文書抜粋 ::
________
私が所属している州立医療機関のサポートチームは、Assertive Community Treatment (ACT) チームと言います。


世界的に有効性が証明されたサポートモデルで、医師、看護師、カウンセラー、サポートワーカー、警察官、保護観察官など、様々な職業のプロフェッショナルでチームを組み、クライアントに多角的にアプローチするチームです。


クライアントは重篤な精神疾患(主に統合失調症)と依存症を持つ人達が主になります。


このACTチームの目的は、「地域の中の壁のない病院」の機能を果たす事。重篤な精神疾患や依存症をもつ人が、いかに入院することなく、地域の中で普通の生活を送るサポートをするか、という事。


そのために一人のクライアントに色々な職業のプロが話し合い治療に取り組みます。私はその中でメンタルヘルスワーカーとして役割を果たしています。


日本には馴染みのないこのチームですが、世界的には有名な治療モデルで、エビデンスでその有効性が証明されています。
________
提供記録 ::
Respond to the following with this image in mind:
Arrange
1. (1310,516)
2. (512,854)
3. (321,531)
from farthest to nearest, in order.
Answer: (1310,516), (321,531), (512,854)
________
問題文 :: ACTチームについての文章によると、このチームの目的は何か。

解答 :: 「地域の中の壁のない病院」の機能を果たす事。